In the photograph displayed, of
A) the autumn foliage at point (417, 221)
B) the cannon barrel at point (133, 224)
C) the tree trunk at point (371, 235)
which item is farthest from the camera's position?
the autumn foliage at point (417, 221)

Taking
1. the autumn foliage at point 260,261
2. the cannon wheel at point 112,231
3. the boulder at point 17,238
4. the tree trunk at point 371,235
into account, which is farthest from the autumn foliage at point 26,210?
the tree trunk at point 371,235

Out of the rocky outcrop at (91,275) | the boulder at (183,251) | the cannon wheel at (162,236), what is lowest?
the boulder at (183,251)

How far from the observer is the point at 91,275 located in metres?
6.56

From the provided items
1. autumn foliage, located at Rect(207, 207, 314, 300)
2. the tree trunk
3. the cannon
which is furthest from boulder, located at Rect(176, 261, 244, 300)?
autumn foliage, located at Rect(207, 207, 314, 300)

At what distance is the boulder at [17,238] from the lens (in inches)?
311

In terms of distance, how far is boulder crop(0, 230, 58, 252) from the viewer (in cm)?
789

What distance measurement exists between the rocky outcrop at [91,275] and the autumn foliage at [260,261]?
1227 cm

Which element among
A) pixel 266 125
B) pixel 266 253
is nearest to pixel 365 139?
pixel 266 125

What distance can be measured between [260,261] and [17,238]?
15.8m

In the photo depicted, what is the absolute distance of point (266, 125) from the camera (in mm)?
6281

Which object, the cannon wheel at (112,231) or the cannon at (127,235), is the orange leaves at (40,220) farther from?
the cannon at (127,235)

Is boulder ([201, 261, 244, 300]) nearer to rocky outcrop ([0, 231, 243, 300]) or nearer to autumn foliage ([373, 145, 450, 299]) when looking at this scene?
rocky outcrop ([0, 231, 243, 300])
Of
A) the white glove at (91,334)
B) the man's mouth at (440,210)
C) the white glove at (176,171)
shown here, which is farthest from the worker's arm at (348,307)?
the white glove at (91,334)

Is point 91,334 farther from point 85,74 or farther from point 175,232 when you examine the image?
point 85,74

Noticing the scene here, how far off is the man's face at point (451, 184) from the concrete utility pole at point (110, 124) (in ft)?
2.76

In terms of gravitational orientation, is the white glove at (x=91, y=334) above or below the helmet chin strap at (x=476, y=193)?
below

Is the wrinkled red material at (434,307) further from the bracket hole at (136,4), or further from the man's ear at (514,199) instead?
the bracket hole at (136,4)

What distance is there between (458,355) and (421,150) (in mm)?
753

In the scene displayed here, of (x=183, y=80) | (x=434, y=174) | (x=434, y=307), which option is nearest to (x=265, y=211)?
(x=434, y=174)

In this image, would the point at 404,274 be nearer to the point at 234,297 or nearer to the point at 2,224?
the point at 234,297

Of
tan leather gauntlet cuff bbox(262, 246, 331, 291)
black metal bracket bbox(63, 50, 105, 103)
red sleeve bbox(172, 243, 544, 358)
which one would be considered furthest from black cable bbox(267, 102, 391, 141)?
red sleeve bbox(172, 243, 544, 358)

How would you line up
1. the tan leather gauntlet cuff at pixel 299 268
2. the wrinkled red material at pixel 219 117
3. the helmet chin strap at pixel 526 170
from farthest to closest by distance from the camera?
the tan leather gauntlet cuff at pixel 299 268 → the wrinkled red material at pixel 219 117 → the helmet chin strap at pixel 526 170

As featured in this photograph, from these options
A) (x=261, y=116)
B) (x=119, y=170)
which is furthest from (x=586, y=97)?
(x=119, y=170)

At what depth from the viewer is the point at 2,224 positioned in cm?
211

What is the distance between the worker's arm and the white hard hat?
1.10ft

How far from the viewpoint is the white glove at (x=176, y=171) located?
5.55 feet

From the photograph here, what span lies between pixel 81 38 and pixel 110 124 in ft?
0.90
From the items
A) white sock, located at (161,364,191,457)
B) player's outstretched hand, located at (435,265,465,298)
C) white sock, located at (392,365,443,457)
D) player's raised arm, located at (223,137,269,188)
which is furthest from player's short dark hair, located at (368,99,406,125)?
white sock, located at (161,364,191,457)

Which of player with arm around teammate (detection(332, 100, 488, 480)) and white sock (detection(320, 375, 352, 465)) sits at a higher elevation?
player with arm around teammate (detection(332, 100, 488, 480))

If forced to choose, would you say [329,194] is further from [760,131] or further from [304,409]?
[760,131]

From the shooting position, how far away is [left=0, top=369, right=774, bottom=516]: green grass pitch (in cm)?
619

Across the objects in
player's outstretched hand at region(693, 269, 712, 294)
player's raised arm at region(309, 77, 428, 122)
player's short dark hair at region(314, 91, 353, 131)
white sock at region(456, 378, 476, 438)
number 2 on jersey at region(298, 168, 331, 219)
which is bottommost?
──────────────────────────────
Please reproduce all of the entries exactly as they stand.

Output:
In the photograph displayed, of
A) the autumn foliage at point (417, 221)
B) the cannon barrel at point (133, 224)
C) the tree trunk at point (371, 235)
which item is farthest from the camera's position?
the autumn foliage at point (417, 221)

Taking
1. the autumn foliage at point 260,261
2. the cannon wheel at point 112,231
3. the boulder at point 17,238
4. the tree trunk at point 371,235
into account, which is farthest from the autumn foliage at point 26,210?
the tree trunk at point 371,235

Out of the rocky outcrop at (91,275) | the boulder at (183,251) | the cannon wheel at (162,236), what is lowest?
the boulder at (183,251)

How far from the observer is the point at 91,275 located in metres?
6.56

From the provided items
1. autumn foliage, located at Rect(207, 207, 314, 300)
2. the tree trunk
3. the cannon
which is furthest from boulder, located at Rect(176, 261, 244, 300)?
autumn foliage, located at Rect(207, 207, 314, 300)

At what distance is the boulder at [17,238] from the lens (in inches)?
311

In terms of distance, how far is boulder crop(0, 230, 58, 252) from the viewer (in cm)?
789

What distance measurement exists between the rocky outcrop at [91,275] and the autumn foliage at [260,261]?
1227 cm

Which element among
A) pixel 266 125
B) pixel 266 253
is nearest to pixel 365 139?
pixel 266 125

What distance can be measured between [260,261] and [17,238]?
15.8m

In the photo depicted, what is the absolute distance of point (266, 125) from the camera (in mm)?
6281

Which object, the cannon wheel at (112,231) or the cannon at (127,235), is the orange leaves at (40,220) farther from?
the cannon at (127,235)

Is boulder ([201, 261, 244, 300]) nearer to rocky outcrop ([0, 231, 243, 300]) or nearer to autumn foliage ([373, 145, 450, 299]) when looking at this scene?
rocky outcrop ([0, 231, 243, 300])
Of
A) the white glove at (91,334)
B) the man's mouth at (440,210)
C) the white glove at (176,171)
shown here, which is farthest from the worker's arm at (348,307)?
the white glove at (91,334)

Is point 91,334 farther from point 85,74 or farther from point 175,232 when you examine the image?
point 85,74

Noticing the scene here, how far off is the man's face at point (451, 184) from the concrete utility pole at point (110, 124) (in ft)?
2.76

In terms of gravitational orientation, is the white glove at (x=91, y=334) above or below the helmet chin strap at (x=476, y=193)?
below

Is the wrinkled red material at (434,307) further from the bracket hole at (136,4), or further from the man's ear at (514,199) instead?
the bracket hole at (136,4)

What distance is there between (458,355) and (421,150) (in mm)?
753

In the scene displayed here, of (x=183, y=80) | (x=434, y=174) | (x=434, y=307), which option is nearest to (x=265, y=211)?
(x=434, y=174)

In this image, would the point at 404,274 be nearer to the point at 234,297 or nearer to the point at 2,224?
the point at 234,297

Of
tan leather gauntlet cuff bbox(262, 246, 331, 291)
black metal bracket bbox(63, 50, 105, 103)
red sleeve bbox(172, 243, 544, 358)
which one would be considered furthest from black cable bbox(267, 102, 391, 141)?
red sleeve bbox(172, 243, 544, 358)

How would you line up
1. the tan leather gauntlet cuff at pixel 299 268
2. the wrinkled red material at pixel 219 117
3. the helmet chin strap at pixel 526 170
from farthest to closest by distance from the camera?
the tan leather gauntlet cuff at pixel 299 268 → the wrinkled red material at pixel 219 117 → the helmet chin strap at pixel 526 170

As featured in this photograph, from these options
A) (x=261, y=116)
B) (x=119, y=170)
which is furthest from (x=586, y=97)?
(x=119, y=170)

At what depth from the viewer is the point at 2,224 positioned in cm?
211

What is the distance between the worker's arm and the white hard hat?
1.10ft

How far from the viewpoint is the white glove at (x=176, y=171) located?
5.55 feet

From the photograph here, what span lies between pixel 81 38 and pixel 110 124 in ft?
0.90
From the items
A) white sock, located at (161,364,191,457)
B) player's outstretched hand, located at (435,265,465,298)
C) white sock, located at (392,365,443,457)
D) player's raised arm, located at (223,137,269,188)
which is furthest from player's short dark hair, located at (368,99,406,125)?
white sock, located at (161,364,191,457)

Which of player with arm around teammate (detection(332, 100, 488, 480)) and white sock (detection(320, 375, 352, 465)) sits at a higher elevation?
player with arm around teammate (detection(332, 100, 488, 480))

If forced to choose, would you say [329,194] is further from [760,131] or further from [304,409]?
[760,131]

From the shooting position, how far away is [left=0, top=369, right=774, bottom=516]: green grass pitch (in cm)?
619

Across the objects in
player's outstretched hand at region(693, 269, 712, 294)
player's raised arm at region(309, 77, 428, 122)
player's short dark hair at region(314, 91, 353, 131)
white sock at region(456, 378, 476, 438)
number 2 on jersey at region(298, 168, 331, 219)
which is bottommost?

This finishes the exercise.